Chapek credited the release of Hamilton and Beyonce’s Black is King as showing the power of Disney+ to premier world class content.
Disney’s Mulan live action film will debut on the streaming service. Subscribers can purchase access to Mulan for $29.99.
He stated that the release of Mulan on Disney+ is a “one- off” and will not be the new normal for high budget Disney films.
Chapek hopes to see subscriptions increase in order to access Mulan. But he will be paying close attention to how the Mulan release goes in order to make that decision for future film releases.
Changes to Disney Channel Worldwide
Back in June, Disney announced that it was removing Disney channels from cable companies in the United Kingdom, in favor of Disney+.
Then Chapek announced this week that the company is scrapping several international Disney channels in the hopes of gaining more subscribers to Disney+. The international Star branded channel will stream content from Disney owned channels like ABC and FX.
The move cuts out the middle man in delivering Disney programming. If you want Disney programming, you subscribe to Disney+.
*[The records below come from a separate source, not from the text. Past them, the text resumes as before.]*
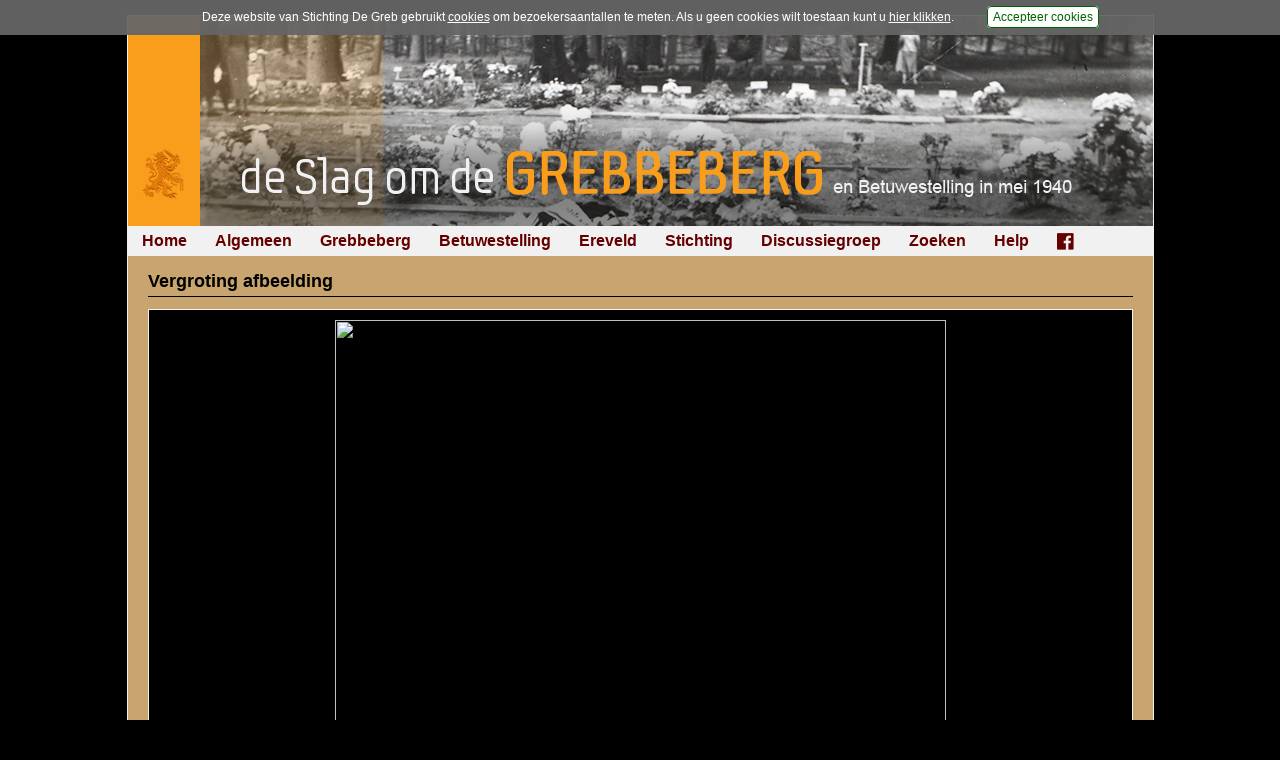

--- FILE ---
content_type: text/html; charset=UTF-8
request_url: https://www.grebbeberg.nl/index.php?page=photo&pid=2933
body_size: 1981
content:
<!DOCTYPE html>
<html lang="nl">
<head>
   <meta name="viewport" content="width=device-width, initial-scale=1, maximum-scale=1" />
   <meta http-equiv="Content-Type" content="text/html; charset=utf-8" />
   <meta http-equiv="Content-Language" content="nl">
   <meta name="author" content="Stichting De Greb - www.grebbeberg.nl" />
   <meta name="robots" content="index,follow" />

   <title>Vergroting afbeelding - De Slag om de Grebbeberg en Betuwestelling in mei 1940</title>

   <link rel="stylesheet" href="css/greb_main_2015.css?ver=20182" type="text/css" media="all" />
   <link rel="stylesheet" href="css/greb_main_print.css?ver=20182" type="text/css" media="print" />
   <link rel="stylesheet" href="css/lightbox.css" type="text/css" media="screen" />
   <link rel="stylesheet" href="css/foundation-icons.css" type="text/css" media="all" />

   <link rel="icon" href="images/favicon.ico" type="image/x-icon"/>
   <link rel="shortcut icon" href="images/favicon.ico" type="image/x-icon"/>

   <script src="js/greb_lib.js" type="text/javascript"></script>
   <script src="js/prototype.js" type="text/javascript"></script>
   <script src="js/scriptaculous.js" type="text/javascript"></script>
   <script src="js/effects.js" type="text/javascript"></script>
   <script src="js/builder.js" type="text/javascript"></script>
   <script src="js/lightbox.js" type="text/javascript"></script>

   
   <script type="text/javascript">
      window.onload = adjustLayout;

      function adjustLayout() {
         adjustLayoutElem('main', 280);
      } /* end adjustLayout */
   </script>
   
</head>
<body>
<div id="pagewrapper">
   <div id="content">

      <div id="photoheading" style="background: #000000 url('images/headings_2015/banner_greb_2015_11.jpg') no-repeat right top;"><a href="https://www.grebbeberg.nl/" alt="De Slag om de Grebbeberg en Betuwestelling in mei 1940" title="De Slag om de Grebbeberg en Betuwestelling in mei 1940"><img src="images/headings_2015/heading_grebbeberg_2015.png" /></a></div>

      <div id="menu_horiz">
         <ul>

<li><a href="https://www.grebbeberg.nl/">Home</a>

</li>

<li><a href="https://www.grebbeberg.nl/index.php?page=algemeen-12">Algemeen</a>

</li>

<li><a href="https://www.grebbeberg.nl/index.php?page=de-slag-om-de-grebbeberg">Grebbeberg</a>

</li>

<li><a href="https://www.grebbeberg.nl/index.php?page=betuwestelling">Betuwestelling</a>

</li>

<li><a href="https://www.grebbeberg.nl/index.php?page=militair_ereveld_grebbeberg">Ereveld</a>

</li>

<li><a href="https://www.grebbeberg.nl/index.php?page=stichting-de-greb-introductie">Stichting</a>

</li>

<li><a href="https://www.grebbeberg.nl/index.php?page=forum_discussiegroep">Discussiegroep</a>

</li>

<li><a href="https://www.grebbeberg.nl/index.php?page=zoeken">Zoeken</a>

</li>

<li><a href="https://www.grebbeberg.nl/index.php?page=help">Help</a>

</li>

<li><a href="https://www.facebook.com/StichtingDeGreb" target="_blank"><div class="fblink"><i class="fi-social-facebook"></i></div></a>

</li>
</ul>

      </div>

      <div id="main" style="width: 100%; margin-left: 0px;">
         <div id="pcontent">
            <h1>Vergroting afbeelding</h1>
            <div id="fullpagePhoto"><img src="https://beeldbank.grebbeberg.nl/images/greb/foto/normal/30/3-III-8RI_002.jpg" width="611" height="900" border="0"></div><table cellspacing="0" cellpadding="0" border="0" width="100%"><tr valign="top"><td width="100%"><h3>Parkstraat te Wageningen, nabij Bot & Doekes Graanhandel - 9 jun 1940</h3><p>De Parkstraat heet thans de Niemijerstraat.</p></td></tr></table><p>&raquo; <a href="index.php?page=help">Lees de gebruiksvoorwaarden</a></p><div class="hr"></div><div style="border-top: 7px transparent solid; width: 100%; height: 16px;"><div style="width: 15%; float: left;">&nbsp;</div><div style="width: 65%; float: left; text-align: center;">Categorie <b>Grebbeberg / Foto's / <a href="https://www.grebbeberg.nl/index.php?page=3-iii-8-r-i&p=1">3-III-8 R.I.</a></b> (<b>37</b> afbeeldingen)</div><div style="width: 15%; float: right; text-align: right;"><a href="/index.php?page=photo&pid=2934">Volgende afbeelding</a> &raquo;</div></div>
         </div>
      </div>

      <div id="footer">
         <p>&copy; 1998-2026 <a href="mailto:info@grebbeberg.nl">Stichting De Greb</a> &nbsp;|&nbsp; <a href="index.php?page=recente-aanvullingen">Overzicht recente aanvullingen</a> &nbsp;|&nbsp; <a title="Gebruiksvoorwaarden" href="index.php?page=help">Gebruiksvoorwaarden</a> &nbsp;|&nbsp; <a href="index.php?page=algemeen">Begrippenlijst</a> &nbsp;|&nbsp; <a href="index.php?page=algemeen-mei-1940">Veelgestelde vragen</a> &nbsp;|&nbsp; <a href="index.php?page=veelgebruikte-afkortingen">Afkortingen</a></p>
      </div>
   </div>
</div>


<script src="js/acpolicy.js" type="text/javascript"></script>
<script type="text/javascript">
   //if (getCookie("acceptscp2012") != null) {
      (function(i,s,o,g,r,a,m){i['GoogleAnalyticsObject']=r;i[r]=i[r]||function(){
      (i[r].q=i[r].q||[]).push(arguments)},i[r].l=1*new Date();a=s.createElement(o),
      m=s.getElementsByTagName(o)[0];a.async=1;a.src=g;m.parentNode.insertBefore(a,m)
      })(window,document,'script','//www.google-analytics.com/analytics.js','ga');

      ga('create', 'UA-5066449-2', 'grebbeberg.nl');
      ga('send', 'pageview');
   //}
</script>


</body>
</html><!-- MEMORY: 1310720 / TIME: 0.0050361156463623 /  //--->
This move allows the new CEO to increase revenue and continue the branding he’s excelled at in the past.
I often see comments about how Disney has a ton of money and nothing to worry about. But the truth is much more complex.
The third quarter earnings call laid bare the struggles ahead for the Walt Disney Company.
The third quarter saw no significant titles released from Walt Disney Studios, Parks, Resorts and Cruises closed and Disney+ still in its infancy. Currently, the financial situation is bleak.
Chapek even conceded that park attendance was not what they had hoped it would be upon reopening, ruffling feathers with comments about annual passholder’s relative value.
However, given Disney’s reputation and diversified holdings, most industry analysts still consider Disney stock a good long-term buy. Today it’s sitting at $130.27 per share, having gone from as high as $151 to a low of $85 this last year.
Chapek’s Talents are What Disney Needs
While fans of the Disney theme parks, cruise line and films may not like it, some change will be necessary. Cuts will need to be made and Divisions will need to be streamlined.
Chapek has a reputation for finding money where there previously was none. This unique skill set will prove invaluable for keeping the company afloat during this new normal.
During the pandemic, we have all had to shift our focus a little. As a passholder, writer and fan of all things Disney, my hope for the company is just to stay open.
While Chapek might not be my choice to improve guest experience with new innovations, such endeavors will be taking a back seat to keeping the parks profitable. And to that end, Chapek is an excellent choice.